### Exercise
Repeat word for word the stretch of the C and C++ gotchas post below that opens with the words "- A new programming language which" and closes with "with a newline.".

### Extract to read
I think this presentation is interesting from a programming language design point of view; if you were designing a new language, this presentation highlights various 'gotchas' in C and C++ that might be the sort of thing you would try to avoid creating in your new language.

Many of these fall under the heading of opportunities to apply the Pythonic design criterion "refuse the temptation to guess":

in C, according to one of the comments, it was claimed (i didn't check) that if you declare your own printf with the wrong signature, it will still be linked to the printf in the std library, but will crash at runtime, e.g. "void printf( int x, int y); main() {int a=42, b=99; printf( a, b);}" will apparently crash.
- A new programming language might want to throw a compile-time error in such a case (as C++ apparetly does, according to the slides).
In C, depending on compiler options, you can read from an uninitialized variable without a warning
- A new programming language might want to not auto-initialize any variables, and to throw a compile-time error if they are used before initialization.
In C, code like "int a = 41; a = a++" apparently compiles but leaves 'a' in an undefined state because "you can only update a variable once between sequence points" or it becomes undefined, but on many compilers works anyway. A sequence point is "a point in the program's execution sequence where all previous side effects SHALL have taken place and all subsequent side-effects SHALL NOT have taken place".
- A new programming language might want to throw a compile-time error in such a case
In C, the evaluation order of expressions is unspecified. so code like "a = b() + c()" can call b() and c() in any order. If they have side effects then this might matter, yet no compiler error is given. However, the evaluation order of a() && b() IS specified.
- A new programming language might want to throw a compile-time error when side-effectful code is called in context in which the order of evaluation is unspecified.

Other miscallaneous gotchas:

In C, static vars (but not other vars) are initialized to 0 by default.
- A new programming language might want to either auto-initialize all variables, or to not auto-initialize any variables,
The presentation says "C has very few sequence points. This helps to maximize optimization opportunities for the compiler.". This is a tradeoff between optimization vs. principal of least surprise.
- A new programming language which wanted to make things as simple as possible would maximize 'sequence points', putting them in between practically every computation step. But some new programming languages would choose to minimize sequence points in order to allow the compiler to optimize as much as possible.
The presentation says that the standard says that source code must end with a newline.
- Imo that's a bit pedantic and the ideal programming language would not care if code ended in a newline.
In one context (inside a function), the 'static' keyword is used to make a variable persist across calls to that function. But in another context (outside of any function), the same 'static' keyword is used as an access modifier to define visibility to other compilation units!
- Using the same keyword for two different (albeit related) purposes is confusing. A new programming language might either drop one of those features entirely, or have a distinct keyword for it.

### Given entries
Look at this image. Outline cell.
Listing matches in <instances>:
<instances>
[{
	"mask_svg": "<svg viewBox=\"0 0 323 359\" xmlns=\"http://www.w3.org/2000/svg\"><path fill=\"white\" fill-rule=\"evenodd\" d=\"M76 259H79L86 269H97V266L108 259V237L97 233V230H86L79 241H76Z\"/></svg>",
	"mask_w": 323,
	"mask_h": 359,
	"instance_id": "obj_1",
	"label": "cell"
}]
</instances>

---

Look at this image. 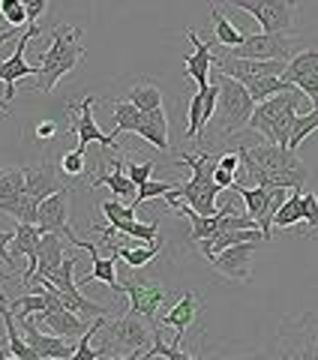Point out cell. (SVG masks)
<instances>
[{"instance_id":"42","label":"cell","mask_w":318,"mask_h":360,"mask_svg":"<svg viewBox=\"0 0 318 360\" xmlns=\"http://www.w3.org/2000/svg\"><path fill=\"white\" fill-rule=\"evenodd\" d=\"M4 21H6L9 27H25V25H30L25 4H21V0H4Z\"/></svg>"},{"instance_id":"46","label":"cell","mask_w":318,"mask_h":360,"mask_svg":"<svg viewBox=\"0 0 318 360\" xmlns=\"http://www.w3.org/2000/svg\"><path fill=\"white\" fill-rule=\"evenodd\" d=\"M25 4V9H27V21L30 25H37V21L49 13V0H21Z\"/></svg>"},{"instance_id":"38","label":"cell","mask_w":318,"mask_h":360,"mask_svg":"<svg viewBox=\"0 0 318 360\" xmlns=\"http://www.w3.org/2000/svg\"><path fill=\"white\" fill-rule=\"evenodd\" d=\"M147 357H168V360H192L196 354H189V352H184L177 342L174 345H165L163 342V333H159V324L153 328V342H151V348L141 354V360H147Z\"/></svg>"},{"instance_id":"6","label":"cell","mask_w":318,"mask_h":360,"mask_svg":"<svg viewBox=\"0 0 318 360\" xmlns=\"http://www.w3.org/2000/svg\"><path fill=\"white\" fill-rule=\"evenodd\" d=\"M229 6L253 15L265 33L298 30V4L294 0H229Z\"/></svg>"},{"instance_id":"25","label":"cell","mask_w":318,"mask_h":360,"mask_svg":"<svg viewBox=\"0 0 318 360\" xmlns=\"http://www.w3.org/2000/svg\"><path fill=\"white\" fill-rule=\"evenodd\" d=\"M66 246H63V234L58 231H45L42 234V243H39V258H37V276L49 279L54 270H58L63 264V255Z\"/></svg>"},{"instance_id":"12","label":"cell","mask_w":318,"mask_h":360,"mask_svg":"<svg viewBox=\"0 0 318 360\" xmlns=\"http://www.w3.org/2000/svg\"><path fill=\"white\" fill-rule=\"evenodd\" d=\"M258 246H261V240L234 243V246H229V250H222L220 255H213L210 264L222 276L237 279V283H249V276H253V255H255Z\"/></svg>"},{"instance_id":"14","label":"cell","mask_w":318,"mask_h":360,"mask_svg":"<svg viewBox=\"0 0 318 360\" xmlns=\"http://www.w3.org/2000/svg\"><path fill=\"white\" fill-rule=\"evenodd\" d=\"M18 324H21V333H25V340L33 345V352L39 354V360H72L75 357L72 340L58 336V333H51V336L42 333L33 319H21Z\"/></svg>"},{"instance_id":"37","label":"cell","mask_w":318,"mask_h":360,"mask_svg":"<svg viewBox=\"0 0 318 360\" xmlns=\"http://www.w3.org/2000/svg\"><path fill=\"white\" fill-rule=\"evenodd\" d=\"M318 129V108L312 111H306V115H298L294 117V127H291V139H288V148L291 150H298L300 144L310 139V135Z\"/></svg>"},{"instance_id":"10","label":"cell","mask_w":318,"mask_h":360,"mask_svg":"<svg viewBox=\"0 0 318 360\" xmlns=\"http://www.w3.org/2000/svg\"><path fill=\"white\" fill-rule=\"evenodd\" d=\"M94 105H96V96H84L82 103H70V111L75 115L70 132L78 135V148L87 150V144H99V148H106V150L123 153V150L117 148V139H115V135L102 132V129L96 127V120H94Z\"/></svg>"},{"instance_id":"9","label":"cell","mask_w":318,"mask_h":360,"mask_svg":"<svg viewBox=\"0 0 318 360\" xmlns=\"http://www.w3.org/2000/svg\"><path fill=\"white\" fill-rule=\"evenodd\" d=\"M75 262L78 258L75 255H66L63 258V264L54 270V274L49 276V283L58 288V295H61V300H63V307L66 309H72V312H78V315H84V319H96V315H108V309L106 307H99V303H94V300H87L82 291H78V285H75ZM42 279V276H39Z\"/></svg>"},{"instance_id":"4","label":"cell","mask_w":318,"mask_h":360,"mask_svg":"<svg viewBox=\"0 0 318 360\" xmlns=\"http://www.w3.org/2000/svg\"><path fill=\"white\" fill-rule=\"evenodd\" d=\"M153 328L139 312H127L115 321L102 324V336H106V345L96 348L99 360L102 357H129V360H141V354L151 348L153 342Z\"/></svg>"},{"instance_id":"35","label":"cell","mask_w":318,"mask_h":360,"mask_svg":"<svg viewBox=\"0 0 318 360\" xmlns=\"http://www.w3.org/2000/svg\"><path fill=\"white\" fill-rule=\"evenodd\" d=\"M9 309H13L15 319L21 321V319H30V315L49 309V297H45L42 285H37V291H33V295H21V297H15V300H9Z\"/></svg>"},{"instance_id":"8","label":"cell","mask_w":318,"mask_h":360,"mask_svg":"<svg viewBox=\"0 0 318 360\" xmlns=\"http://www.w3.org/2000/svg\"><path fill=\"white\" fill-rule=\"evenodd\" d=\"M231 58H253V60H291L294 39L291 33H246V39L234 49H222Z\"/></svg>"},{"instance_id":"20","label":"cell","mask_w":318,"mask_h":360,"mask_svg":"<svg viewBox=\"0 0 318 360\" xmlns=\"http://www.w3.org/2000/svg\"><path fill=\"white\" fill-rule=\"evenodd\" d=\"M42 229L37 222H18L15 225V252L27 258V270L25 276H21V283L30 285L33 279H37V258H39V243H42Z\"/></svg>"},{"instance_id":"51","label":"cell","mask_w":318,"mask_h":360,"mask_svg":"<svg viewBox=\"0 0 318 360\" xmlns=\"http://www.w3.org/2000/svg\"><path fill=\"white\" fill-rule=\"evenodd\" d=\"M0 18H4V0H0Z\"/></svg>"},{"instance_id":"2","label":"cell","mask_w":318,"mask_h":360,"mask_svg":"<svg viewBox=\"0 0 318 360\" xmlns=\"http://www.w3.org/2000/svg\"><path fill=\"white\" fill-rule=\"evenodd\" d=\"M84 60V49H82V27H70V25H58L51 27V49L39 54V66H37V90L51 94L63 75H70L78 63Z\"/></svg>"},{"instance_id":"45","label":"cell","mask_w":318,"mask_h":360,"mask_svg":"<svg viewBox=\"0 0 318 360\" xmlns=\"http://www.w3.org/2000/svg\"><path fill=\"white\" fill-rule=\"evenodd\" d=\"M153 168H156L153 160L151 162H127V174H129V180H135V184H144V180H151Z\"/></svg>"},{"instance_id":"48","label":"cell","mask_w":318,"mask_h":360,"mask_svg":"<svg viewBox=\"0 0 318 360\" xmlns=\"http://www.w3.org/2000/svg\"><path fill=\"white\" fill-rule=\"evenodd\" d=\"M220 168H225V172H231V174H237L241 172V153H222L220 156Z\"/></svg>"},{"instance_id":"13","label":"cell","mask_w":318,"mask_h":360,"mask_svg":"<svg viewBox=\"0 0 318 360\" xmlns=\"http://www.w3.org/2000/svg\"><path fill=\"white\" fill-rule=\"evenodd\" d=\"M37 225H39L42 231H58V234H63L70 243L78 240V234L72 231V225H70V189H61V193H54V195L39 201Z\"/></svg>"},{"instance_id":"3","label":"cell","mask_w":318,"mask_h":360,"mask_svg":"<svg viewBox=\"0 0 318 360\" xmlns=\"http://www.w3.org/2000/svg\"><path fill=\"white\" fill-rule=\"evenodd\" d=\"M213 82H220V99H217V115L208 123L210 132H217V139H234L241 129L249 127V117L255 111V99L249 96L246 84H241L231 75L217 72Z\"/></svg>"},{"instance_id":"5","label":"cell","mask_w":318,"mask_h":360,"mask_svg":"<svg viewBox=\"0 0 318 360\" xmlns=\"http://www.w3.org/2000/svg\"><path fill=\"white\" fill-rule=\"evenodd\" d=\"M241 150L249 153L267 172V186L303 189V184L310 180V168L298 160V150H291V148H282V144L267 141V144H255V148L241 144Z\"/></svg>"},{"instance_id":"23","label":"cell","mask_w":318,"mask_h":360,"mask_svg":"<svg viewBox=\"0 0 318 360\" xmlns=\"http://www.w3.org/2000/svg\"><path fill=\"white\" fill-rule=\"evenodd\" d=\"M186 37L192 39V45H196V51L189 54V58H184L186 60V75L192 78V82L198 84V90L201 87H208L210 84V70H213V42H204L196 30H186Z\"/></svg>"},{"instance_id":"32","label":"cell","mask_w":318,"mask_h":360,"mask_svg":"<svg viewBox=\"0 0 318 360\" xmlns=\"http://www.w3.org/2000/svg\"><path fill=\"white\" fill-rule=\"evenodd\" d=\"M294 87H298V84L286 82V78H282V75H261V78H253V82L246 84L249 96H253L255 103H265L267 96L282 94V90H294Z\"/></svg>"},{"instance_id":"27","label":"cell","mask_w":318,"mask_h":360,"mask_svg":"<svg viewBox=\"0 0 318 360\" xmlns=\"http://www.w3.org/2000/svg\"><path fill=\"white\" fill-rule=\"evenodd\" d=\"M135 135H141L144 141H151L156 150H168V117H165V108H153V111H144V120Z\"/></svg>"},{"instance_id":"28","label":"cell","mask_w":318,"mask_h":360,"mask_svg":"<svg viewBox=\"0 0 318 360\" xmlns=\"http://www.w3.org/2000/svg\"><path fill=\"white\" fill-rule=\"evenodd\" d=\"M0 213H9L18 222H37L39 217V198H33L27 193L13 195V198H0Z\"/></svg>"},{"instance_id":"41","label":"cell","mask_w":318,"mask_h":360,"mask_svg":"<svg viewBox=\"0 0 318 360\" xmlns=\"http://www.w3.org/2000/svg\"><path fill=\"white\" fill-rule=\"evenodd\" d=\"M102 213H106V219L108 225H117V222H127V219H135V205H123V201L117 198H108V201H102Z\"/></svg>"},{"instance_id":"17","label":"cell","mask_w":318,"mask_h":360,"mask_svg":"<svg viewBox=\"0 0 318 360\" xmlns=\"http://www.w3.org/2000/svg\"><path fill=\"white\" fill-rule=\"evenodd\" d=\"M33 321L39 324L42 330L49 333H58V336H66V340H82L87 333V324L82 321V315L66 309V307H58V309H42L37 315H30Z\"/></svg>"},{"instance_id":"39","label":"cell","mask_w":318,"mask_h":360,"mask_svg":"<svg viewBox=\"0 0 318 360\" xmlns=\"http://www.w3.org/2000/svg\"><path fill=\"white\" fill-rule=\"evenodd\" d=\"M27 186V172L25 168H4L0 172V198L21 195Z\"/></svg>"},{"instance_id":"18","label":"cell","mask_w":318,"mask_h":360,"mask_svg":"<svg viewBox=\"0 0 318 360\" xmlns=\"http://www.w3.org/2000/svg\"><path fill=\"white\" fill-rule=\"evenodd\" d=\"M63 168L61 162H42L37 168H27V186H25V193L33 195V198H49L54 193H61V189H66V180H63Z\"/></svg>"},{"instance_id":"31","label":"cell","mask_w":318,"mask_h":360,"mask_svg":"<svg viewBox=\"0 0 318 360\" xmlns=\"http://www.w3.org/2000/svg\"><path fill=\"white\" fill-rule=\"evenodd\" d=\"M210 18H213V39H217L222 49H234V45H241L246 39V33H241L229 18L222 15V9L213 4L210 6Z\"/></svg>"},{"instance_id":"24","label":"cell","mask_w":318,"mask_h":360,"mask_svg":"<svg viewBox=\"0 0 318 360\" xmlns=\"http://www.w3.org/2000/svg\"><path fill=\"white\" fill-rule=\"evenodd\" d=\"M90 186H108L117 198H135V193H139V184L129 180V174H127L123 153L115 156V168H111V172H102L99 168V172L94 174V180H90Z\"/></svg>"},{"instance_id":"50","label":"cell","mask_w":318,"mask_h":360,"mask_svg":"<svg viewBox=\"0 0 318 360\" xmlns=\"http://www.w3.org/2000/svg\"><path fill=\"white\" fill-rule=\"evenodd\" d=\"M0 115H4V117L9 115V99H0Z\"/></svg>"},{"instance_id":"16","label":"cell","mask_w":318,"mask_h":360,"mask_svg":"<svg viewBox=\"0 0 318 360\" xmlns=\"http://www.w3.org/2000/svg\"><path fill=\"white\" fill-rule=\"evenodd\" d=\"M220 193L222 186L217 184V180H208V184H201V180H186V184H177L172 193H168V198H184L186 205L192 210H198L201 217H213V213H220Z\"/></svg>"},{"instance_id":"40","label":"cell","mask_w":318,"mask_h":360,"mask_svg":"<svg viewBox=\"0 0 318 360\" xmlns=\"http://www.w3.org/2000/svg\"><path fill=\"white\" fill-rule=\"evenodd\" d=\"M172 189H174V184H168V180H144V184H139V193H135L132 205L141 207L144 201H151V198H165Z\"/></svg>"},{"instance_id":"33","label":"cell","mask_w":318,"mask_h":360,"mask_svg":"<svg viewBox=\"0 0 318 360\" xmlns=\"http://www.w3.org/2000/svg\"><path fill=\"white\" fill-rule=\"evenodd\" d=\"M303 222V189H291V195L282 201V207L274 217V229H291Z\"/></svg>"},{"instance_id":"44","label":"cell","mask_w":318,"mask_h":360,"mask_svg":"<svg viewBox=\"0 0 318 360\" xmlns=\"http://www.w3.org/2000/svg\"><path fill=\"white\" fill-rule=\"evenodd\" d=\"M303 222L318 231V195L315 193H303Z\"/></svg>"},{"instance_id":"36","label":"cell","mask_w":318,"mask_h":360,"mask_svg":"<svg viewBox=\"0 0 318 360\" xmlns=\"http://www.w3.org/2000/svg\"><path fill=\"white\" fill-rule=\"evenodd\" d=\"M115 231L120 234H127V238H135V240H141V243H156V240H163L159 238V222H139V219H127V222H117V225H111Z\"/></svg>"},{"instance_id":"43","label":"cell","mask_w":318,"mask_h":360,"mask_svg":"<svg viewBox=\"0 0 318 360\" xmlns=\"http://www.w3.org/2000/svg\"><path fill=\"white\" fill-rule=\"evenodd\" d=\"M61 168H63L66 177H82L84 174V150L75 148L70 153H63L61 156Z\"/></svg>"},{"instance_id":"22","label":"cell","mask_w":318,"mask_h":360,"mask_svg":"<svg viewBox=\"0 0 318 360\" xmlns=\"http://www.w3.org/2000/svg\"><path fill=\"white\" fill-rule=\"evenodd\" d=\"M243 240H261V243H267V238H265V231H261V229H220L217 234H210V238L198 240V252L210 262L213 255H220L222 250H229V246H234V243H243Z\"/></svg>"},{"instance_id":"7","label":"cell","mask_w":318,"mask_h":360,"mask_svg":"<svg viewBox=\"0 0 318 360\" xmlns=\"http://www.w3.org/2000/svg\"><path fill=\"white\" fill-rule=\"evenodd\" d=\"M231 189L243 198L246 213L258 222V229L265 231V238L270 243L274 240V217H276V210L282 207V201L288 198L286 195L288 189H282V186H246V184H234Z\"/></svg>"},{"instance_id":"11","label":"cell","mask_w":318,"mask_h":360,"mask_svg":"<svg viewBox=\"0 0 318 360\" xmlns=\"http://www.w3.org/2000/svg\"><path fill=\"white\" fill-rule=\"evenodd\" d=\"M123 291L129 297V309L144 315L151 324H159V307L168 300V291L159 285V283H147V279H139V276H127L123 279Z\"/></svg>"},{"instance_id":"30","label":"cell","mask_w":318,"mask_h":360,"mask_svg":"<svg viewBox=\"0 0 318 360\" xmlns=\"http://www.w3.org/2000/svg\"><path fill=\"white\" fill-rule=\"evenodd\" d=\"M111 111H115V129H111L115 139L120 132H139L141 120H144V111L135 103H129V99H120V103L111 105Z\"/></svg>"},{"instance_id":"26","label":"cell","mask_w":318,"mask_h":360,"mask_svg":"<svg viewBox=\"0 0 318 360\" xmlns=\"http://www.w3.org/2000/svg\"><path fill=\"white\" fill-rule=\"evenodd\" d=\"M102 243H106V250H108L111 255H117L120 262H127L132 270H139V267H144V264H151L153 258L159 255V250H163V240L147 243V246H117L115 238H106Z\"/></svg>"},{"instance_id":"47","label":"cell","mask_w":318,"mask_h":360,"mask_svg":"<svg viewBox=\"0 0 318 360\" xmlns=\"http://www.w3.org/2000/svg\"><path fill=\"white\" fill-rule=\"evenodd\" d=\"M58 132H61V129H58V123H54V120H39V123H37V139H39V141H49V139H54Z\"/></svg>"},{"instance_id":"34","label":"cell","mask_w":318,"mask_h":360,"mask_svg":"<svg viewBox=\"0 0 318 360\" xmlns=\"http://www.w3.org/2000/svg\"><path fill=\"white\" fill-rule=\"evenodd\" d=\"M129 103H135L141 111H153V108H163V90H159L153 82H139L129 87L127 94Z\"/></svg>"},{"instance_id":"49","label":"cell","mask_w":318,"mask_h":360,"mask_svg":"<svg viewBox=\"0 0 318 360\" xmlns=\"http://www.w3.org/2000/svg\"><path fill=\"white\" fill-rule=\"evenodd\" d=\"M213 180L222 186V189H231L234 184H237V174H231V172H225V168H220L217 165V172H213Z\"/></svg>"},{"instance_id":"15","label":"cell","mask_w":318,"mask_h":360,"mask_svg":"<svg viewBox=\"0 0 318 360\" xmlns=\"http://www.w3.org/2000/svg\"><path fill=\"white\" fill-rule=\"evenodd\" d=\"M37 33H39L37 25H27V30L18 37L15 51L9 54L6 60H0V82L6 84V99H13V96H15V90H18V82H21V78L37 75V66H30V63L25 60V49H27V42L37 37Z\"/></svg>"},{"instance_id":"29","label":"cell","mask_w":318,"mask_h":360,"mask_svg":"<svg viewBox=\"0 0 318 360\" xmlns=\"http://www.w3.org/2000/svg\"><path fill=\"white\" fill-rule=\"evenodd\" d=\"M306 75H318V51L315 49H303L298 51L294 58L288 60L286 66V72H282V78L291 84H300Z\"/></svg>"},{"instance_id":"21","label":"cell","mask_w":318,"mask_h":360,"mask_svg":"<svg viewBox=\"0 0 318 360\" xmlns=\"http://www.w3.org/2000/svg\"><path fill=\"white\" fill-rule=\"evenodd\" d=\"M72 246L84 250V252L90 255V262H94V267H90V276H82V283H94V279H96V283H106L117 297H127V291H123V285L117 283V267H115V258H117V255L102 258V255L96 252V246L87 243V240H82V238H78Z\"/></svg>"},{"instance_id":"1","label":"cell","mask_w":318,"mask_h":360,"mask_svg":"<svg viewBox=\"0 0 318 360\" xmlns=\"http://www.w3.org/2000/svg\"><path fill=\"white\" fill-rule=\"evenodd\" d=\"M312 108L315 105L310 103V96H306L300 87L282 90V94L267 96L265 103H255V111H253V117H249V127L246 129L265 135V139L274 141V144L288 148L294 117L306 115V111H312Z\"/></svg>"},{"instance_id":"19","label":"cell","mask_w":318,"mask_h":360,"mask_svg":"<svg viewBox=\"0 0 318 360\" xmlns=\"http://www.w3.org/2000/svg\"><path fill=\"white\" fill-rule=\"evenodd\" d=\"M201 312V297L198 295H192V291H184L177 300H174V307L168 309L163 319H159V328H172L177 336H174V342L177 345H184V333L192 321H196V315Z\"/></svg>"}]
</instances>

==

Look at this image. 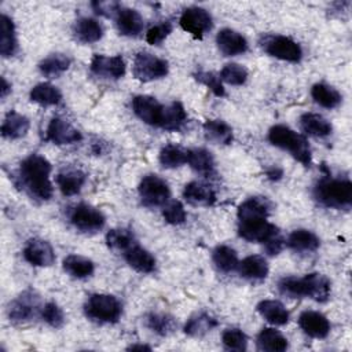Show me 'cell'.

### Task answer
- A new programming language which wanted to make things as simple as possible would maximize 'sequence points', putting them in between practically every computation step. But some new programming languages would choose to minimize sequence points in order to allow the compiler to optimize as much as possible.
The presentation says that the standard says that source code must end with a newline.